▶ THE PROBLEM: Once you find the line with "3 bedroom Semi" in the data that follows, repeat it and every line after it exactly, through the line with "LiSEC FitLine 4".

Stored records:
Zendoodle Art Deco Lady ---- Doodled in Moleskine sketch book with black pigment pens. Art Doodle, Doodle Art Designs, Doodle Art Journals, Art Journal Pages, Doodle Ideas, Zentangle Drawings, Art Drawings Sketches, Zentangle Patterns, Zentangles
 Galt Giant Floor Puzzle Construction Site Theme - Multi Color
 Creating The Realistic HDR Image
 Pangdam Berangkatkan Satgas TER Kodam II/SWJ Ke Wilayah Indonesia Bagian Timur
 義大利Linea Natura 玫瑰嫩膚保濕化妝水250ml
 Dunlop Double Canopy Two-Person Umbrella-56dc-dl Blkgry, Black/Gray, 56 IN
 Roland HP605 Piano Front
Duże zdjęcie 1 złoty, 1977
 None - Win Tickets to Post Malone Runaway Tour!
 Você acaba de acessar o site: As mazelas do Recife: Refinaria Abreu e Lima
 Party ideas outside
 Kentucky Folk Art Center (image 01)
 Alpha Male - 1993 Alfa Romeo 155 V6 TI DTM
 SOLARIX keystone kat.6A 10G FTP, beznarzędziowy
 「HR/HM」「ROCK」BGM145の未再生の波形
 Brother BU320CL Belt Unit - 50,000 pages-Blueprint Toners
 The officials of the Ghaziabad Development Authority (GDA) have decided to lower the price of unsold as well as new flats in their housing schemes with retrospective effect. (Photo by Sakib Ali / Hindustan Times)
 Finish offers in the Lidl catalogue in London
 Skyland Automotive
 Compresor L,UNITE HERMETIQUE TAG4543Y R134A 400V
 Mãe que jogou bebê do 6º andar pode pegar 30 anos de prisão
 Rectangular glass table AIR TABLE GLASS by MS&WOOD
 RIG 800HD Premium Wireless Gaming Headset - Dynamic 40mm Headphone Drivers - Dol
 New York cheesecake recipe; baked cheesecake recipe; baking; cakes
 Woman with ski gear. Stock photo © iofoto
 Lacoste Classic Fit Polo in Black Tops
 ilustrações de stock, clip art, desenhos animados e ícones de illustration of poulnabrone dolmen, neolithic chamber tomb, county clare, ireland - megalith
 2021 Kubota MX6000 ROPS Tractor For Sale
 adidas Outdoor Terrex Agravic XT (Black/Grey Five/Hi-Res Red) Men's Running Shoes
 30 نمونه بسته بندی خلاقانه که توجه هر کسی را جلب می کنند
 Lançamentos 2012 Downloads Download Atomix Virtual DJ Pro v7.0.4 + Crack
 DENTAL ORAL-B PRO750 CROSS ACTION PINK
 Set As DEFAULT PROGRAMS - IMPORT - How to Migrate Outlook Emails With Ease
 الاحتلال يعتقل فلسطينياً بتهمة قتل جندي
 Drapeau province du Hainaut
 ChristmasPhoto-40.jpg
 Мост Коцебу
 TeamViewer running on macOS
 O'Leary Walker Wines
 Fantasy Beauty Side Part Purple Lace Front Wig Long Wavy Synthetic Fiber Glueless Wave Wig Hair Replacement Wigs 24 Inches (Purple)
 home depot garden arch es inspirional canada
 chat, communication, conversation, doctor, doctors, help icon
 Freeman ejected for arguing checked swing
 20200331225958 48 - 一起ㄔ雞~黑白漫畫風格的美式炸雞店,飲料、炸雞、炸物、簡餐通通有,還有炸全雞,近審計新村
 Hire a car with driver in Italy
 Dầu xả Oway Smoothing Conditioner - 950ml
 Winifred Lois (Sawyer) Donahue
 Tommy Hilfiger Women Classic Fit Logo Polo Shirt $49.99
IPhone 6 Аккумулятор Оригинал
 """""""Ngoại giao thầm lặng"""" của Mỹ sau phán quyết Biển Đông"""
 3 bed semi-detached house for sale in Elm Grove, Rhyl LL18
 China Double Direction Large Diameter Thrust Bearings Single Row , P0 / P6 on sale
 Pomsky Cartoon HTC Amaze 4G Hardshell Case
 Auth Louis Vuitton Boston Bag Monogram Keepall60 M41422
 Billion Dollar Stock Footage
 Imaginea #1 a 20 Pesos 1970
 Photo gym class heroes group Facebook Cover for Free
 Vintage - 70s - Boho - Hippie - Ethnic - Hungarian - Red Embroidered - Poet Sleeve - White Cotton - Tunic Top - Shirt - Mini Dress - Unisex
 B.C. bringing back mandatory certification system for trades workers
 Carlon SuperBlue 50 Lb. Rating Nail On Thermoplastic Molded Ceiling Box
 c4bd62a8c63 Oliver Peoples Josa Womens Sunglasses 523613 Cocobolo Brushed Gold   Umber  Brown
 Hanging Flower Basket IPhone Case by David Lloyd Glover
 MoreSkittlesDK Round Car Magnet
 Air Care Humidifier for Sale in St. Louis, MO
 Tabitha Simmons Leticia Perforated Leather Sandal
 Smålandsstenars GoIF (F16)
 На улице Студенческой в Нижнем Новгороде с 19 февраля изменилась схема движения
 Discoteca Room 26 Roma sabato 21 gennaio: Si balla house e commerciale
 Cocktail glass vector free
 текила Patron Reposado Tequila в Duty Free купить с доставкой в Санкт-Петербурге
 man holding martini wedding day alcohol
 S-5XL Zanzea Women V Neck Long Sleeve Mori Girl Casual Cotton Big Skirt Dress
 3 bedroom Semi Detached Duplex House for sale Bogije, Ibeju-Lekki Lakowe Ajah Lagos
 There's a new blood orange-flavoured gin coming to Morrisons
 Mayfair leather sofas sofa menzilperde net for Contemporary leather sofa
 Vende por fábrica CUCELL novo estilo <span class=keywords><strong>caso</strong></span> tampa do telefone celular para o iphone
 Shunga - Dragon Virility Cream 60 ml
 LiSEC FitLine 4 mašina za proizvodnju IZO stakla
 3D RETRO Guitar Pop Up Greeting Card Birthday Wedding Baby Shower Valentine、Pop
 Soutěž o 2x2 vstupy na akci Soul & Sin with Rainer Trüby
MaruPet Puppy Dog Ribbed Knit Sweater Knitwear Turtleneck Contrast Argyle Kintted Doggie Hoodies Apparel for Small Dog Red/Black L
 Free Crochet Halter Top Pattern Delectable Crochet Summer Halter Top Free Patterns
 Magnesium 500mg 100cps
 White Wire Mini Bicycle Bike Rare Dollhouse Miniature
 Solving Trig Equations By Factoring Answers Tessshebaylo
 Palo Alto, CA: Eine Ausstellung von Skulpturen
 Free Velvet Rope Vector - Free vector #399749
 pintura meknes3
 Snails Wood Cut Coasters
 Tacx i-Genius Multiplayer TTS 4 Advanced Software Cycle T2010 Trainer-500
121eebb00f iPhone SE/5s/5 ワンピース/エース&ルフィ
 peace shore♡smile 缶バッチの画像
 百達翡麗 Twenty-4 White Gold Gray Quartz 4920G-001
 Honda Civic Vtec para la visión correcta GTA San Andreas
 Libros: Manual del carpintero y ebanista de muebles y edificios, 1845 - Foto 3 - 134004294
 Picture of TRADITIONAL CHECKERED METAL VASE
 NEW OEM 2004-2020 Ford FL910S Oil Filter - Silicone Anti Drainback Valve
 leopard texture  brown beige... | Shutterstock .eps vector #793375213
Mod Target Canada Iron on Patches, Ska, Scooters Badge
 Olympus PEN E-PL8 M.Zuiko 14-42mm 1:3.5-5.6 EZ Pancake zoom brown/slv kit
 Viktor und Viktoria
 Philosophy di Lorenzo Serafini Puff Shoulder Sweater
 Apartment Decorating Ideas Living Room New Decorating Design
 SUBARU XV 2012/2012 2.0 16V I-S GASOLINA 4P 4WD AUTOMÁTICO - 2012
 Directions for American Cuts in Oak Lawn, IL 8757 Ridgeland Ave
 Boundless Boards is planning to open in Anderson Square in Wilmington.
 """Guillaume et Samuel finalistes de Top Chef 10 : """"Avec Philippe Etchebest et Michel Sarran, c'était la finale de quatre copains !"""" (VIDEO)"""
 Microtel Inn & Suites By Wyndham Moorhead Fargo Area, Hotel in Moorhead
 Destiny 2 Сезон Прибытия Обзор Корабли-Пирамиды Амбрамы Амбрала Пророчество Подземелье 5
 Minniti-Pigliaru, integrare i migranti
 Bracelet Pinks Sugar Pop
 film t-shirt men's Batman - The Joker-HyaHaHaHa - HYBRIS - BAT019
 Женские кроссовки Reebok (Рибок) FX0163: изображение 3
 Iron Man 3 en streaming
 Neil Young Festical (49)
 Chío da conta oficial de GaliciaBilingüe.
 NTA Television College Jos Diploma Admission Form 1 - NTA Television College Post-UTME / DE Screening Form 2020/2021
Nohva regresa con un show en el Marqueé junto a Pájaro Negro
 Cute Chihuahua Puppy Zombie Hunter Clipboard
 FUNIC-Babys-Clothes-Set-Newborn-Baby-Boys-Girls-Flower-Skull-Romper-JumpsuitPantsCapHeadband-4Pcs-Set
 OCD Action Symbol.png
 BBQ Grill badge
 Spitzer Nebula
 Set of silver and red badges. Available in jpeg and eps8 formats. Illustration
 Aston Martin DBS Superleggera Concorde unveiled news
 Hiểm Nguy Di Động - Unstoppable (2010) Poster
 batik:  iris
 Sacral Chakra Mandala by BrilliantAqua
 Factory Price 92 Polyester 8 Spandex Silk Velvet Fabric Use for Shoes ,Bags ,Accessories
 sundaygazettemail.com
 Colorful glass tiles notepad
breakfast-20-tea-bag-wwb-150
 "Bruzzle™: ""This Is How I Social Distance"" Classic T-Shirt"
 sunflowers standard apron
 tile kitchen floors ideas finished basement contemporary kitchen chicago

▶ THE COMPLETED TASK:
 3 bedroom Semi Detached Duplex House for sale Bogije, Ibeju-Lekki Lakowe Ajah Lagos
 There's a new blood orange-flavoured gin coming to Morrisons
 Mayfair leather sofas sofa menzilperde net for Contemporary leather sofa
 Vende por fábrica CUCELL novo estilo <span class=keywords><strong>caso</strong></span> tampa do telefone celular para o iphone
 Shunga - Dragon Virility Cream 60 ml
 LiSEC FitLine 4 mašina za proizvodnju IZO stakla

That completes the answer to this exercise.